▶ _Consegna_
Nel testo sulla polemica tra FIT e CONI, dove si svolgono ogni anno gli Internazionali d'Italia?

(da sinistra Angelo Binaghi, presidente della Federazione Italiana Tennis, e Giovanni Malagò, presidente del ConiFonte foto: Gazzetta.it)
Al termine degli Internazionali d’Italia, una delle manifestazioni più seguite nell’ambito del tennis mondiale, che si svolge ogni anno al Foro Italico di Roma, il presidente del FIT (Federazione Italiana Tennis) Binaghi e quello del CONI Malagò sono venuti ad accuse reciproche riguardo alla gestione dell’evento.
Non è rilevante, per noi comuni mortali e sportivi amatoriali, conoscere esattamente come si sono svolti i fatti: a perderci, in casi come questo, è sempre lo sport, patrimonio di tutti.
L’oggetto della contesa, infatti, non era tanto la presenza del pubblico (record di presenze e di incassi) dopo la pandemia o le contromisure per tutelarne la salute e la sicurezza, adottate con successo nel pieno rispetto delle normative vigenti, ma la presenza o meno degli atleti della federazione russa e della alleata Bielorussia, in una squallida ottemperanza delle sanzioni imposte dalla comunità’ europea per ciò che sta succedendo in Ucraina.

▶ _Materiale di studio_
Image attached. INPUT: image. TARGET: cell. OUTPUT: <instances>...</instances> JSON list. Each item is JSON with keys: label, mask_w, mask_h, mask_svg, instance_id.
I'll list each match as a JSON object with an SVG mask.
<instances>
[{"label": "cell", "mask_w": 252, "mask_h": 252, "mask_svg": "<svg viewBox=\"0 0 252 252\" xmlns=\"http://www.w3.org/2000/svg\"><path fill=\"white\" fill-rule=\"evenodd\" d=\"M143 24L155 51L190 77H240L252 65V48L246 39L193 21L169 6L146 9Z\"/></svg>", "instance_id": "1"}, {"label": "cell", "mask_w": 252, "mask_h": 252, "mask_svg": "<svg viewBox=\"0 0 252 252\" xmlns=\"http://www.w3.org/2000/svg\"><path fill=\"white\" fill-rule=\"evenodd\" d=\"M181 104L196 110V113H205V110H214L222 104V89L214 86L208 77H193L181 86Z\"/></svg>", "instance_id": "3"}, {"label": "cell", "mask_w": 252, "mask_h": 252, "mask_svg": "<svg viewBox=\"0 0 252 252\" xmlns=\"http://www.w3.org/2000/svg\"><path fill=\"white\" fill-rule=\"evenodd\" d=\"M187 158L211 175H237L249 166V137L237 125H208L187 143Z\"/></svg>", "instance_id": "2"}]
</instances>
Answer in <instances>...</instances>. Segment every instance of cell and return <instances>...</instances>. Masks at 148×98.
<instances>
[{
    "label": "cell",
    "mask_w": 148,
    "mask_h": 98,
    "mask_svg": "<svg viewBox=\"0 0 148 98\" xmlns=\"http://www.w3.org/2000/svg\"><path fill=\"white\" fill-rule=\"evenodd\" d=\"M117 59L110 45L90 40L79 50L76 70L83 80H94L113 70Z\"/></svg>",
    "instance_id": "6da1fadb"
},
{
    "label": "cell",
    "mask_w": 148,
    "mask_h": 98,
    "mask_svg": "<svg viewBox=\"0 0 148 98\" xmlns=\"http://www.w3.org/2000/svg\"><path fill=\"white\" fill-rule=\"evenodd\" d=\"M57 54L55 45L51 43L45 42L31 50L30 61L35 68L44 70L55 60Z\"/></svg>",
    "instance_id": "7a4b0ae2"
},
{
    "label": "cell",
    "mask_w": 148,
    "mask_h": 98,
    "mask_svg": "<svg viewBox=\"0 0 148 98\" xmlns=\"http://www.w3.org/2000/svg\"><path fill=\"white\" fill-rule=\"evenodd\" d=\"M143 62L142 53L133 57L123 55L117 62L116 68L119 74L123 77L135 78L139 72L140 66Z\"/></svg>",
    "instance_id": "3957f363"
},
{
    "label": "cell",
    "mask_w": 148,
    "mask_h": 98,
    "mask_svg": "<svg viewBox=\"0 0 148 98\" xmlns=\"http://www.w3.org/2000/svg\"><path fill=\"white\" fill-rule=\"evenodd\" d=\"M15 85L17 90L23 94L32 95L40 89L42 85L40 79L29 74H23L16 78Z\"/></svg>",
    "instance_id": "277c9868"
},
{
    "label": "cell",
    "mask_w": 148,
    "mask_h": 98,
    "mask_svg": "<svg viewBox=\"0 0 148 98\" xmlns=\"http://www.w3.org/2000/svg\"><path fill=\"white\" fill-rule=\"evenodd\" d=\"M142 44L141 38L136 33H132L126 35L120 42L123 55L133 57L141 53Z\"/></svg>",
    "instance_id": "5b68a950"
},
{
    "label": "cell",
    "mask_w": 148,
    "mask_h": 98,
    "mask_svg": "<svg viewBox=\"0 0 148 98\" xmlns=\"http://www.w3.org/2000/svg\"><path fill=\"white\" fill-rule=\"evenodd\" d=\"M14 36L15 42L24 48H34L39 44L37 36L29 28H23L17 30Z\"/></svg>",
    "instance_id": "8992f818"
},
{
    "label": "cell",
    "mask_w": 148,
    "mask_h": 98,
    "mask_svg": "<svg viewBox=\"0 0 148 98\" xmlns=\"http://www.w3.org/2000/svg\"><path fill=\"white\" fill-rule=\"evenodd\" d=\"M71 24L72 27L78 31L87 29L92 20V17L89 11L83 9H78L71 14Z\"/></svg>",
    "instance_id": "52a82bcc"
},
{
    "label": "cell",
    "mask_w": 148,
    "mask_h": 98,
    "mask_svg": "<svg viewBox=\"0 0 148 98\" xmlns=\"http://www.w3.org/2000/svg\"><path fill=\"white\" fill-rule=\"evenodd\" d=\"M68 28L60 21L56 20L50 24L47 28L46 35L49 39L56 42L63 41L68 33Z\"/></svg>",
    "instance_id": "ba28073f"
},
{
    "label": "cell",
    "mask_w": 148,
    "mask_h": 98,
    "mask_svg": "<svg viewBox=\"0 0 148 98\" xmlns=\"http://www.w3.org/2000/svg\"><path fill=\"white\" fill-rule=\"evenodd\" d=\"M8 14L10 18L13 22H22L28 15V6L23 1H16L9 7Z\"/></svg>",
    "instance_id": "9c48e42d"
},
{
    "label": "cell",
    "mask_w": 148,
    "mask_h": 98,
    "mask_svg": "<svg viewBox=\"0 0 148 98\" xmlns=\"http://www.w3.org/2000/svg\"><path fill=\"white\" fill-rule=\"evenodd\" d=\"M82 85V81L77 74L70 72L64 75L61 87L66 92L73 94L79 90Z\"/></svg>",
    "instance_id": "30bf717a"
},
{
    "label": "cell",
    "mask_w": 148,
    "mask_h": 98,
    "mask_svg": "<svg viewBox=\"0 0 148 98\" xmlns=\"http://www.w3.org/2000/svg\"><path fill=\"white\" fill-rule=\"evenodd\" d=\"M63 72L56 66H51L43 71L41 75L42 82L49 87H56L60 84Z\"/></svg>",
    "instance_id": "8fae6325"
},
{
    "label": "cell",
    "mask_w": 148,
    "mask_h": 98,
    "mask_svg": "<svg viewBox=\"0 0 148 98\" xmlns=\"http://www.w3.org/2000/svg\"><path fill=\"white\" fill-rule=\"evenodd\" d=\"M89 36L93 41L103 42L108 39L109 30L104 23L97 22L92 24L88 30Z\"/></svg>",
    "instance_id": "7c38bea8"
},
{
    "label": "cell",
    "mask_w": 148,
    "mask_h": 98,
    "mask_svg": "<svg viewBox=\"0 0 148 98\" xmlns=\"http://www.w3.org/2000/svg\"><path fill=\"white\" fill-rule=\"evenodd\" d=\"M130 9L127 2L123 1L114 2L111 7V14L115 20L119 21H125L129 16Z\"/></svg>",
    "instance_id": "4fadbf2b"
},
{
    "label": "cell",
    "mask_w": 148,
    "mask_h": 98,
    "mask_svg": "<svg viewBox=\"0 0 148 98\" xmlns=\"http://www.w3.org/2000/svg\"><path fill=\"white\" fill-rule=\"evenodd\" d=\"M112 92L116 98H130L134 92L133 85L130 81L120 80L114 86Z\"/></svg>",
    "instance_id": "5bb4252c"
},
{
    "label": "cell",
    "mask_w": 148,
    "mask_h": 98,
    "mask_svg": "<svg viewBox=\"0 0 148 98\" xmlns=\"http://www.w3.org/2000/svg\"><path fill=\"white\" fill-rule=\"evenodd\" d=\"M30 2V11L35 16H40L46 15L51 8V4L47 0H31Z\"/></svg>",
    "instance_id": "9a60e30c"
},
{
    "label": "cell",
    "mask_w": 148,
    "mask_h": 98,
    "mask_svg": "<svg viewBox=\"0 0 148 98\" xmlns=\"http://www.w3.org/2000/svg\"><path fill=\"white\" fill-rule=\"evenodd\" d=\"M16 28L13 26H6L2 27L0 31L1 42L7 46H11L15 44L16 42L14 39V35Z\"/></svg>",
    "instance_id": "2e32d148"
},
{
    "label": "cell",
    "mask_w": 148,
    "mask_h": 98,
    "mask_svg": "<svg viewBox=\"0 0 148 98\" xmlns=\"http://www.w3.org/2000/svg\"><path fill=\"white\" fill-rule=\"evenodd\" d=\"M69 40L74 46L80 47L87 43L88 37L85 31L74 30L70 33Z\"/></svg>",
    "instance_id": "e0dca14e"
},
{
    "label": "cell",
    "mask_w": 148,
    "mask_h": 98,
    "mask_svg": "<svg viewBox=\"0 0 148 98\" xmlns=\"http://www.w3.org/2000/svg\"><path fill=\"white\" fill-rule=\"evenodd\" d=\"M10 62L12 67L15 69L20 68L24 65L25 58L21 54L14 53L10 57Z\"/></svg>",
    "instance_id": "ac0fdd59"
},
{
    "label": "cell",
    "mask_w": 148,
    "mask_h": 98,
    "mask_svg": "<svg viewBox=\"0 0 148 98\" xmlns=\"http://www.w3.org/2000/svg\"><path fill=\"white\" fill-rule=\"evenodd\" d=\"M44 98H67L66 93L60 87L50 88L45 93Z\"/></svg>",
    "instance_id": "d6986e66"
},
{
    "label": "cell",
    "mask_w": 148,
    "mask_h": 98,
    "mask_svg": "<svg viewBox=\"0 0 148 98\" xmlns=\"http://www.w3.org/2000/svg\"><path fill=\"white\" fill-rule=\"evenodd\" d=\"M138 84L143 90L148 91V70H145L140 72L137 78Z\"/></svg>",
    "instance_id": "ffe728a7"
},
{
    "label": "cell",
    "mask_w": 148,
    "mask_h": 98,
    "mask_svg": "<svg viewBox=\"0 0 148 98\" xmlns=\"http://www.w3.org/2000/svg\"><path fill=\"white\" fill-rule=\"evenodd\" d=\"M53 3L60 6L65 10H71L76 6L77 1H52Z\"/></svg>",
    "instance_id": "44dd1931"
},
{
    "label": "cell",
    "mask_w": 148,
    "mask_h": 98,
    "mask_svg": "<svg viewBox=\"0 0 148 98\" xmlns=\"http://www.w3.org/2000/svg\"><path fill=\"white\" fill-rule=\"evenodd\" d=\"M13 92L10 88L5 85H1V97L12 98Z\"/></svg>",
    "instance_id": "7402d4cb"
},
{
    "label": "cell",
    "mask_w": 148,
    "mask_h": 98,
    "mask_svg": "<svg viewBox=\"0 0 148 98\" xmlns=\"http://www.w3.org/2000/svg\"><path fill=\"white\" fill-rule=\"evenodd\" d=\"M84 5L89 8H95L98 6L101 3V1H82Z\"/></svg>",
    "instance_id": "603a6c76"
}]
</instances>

▶ _Soluzione_
Al Foro Italico di Roma.